HISTORIAS DE LA TABERNA DE SAN MARCOS

Ritzutucakché

Tikal, 736


La luna ya hacía media hora que había hecho acto de presencia y las sombras cada vez se alargaban más y más. Mientrastanto, un numeroso grupo de personas volvía a casa tras un duro día de trabajo en los campos de maíz. Caminaban a buen ritmo y -sin saberlo- estaban dando alcance a Ritzutucakché, un viajero que, como ellos, también se dirigía a la gran ciudad.

Aquel viajero se ayudaba de una larga vara para caminar, y avanzaba con seguridad y sin ninguna prisa. El hombre tenía la sana costumbre de detenerse siempre que descubría algo lo suficientemente interesante, y era entonces cuando tras asegurarse de que nadie lo observaba, sacaba de entre sus atuendos un lápiz y una pequeña libreta, y realizaba unos breves apuntes. Ahora volvía a detenerse, pero esta vez se sentó al borde de la amplia calzada, al distinguir a los suyos en la lejanía.

Pronto llegaron a su altura, y el primero de la comitiva se le acercó para saludarle. Ritzutucakché le devolvió el saludo en el mismo idioma, pero con ese marcado acento suyo extranjero. El resto se limitó a contemplar a aquel hombre que resultaba tan peculiar a sus ojos. Era extraño, no presentaba los rasgos indios autóctonos, ni siquiera el de los pueblos más cercanos, su piel era más clara que las suyas y además era un poco más alto que todos ellos. Pero lo que más sorprendía y le caracterizaba era esa barba que él se dejaba crecer. No hace falta que diga que por allí aquello no era nada común.

Hacía ya tres años desde su misteriosa llegada. Él les había explicado que era un explorador procedente de lejanas tierras y ellos se conformaron con aquello. Cuando desaparecía por unos días (o incluso meses) tampoco se le pedía explicaciones cuando no las quería dar. Porque lo habitual era que al volver explicara sus andanzas y aventuras, que se sentara junto al fuego, y contara aquellas historias que entretenían a niños, jovenes, mayores y ancianos. Hay personas (yo mismo, por ejemplo) que considerarían ese hecho como un acto irresponsable, pero él sabía lo que el futuro le aguardaba a aquellas gentes, y por eso no le importaba, es más, casi lo hacía porque se sentía en deuda con ellos, como si con aquello ayudara a reparar el daño que inevitablemente algún día padecerían.

- - - - - - - - - - - - - - - - -

Un rato más tarde, el grupo hacía su entrada en Tikal y empezaba a disolverse. Ritzutucakché hizo lo propio y encaminó sus pasos hacia su pequeño hogar, una confortable choza cercana al centro de la ciudad.
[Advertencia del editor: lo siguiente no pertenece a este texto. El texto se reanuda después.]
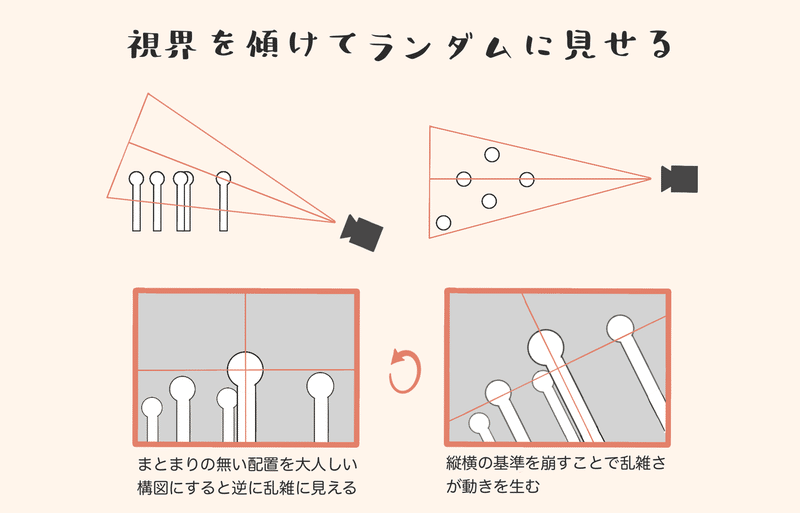 視界を傾けてランダムに見せる

まとまりの無い配置を大人しい構図にすると逆に乱雑に見える

縦横の基準を崩すことで乱雑さが動きを生む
Poco antes de llegar vislumbró en una esquina una joven prostituta. Ella le sonrió esforzándose en parecer seductora. La joven vestía unos sucios harapos y su mirada era triste, muy triste. Nuestro protagonista se limitó a mirarla por unos instantes y cuando se hubo quedado con su cara prosiguió su camino. La india, decepcionada, bajó la calle y se introdujo en la taberna.

Cuando llegó a casa, empujó la puerta y entró, cerrando la puerta tras él y asegurándose después de que todas las cortinas estuvieran echadas. Se hizo con una papaya y empezó a mordisquearla, riquísima. Sonrió satisfecho, pues volvía a estar en casa y con la cabeza repleta de buenas ideas. Pensando esto, retiró una estera del suelo, dejando a la vista una caja dorada...

De la caja sacó un montón de pergaminos con bocetos y mapas dibujados, además de algo desconocido por aquel entonces, aunque de lo más cotidiano en la época de la que procedía: un portátil. Sobre la mesa también dispuso su bloc y empezó a hojear sus más recientes notas, que correspondían a su exploración a Kaminaljuyu. Encendió su computadora y empezó a escribir las primeras líneas de su nueva aventura.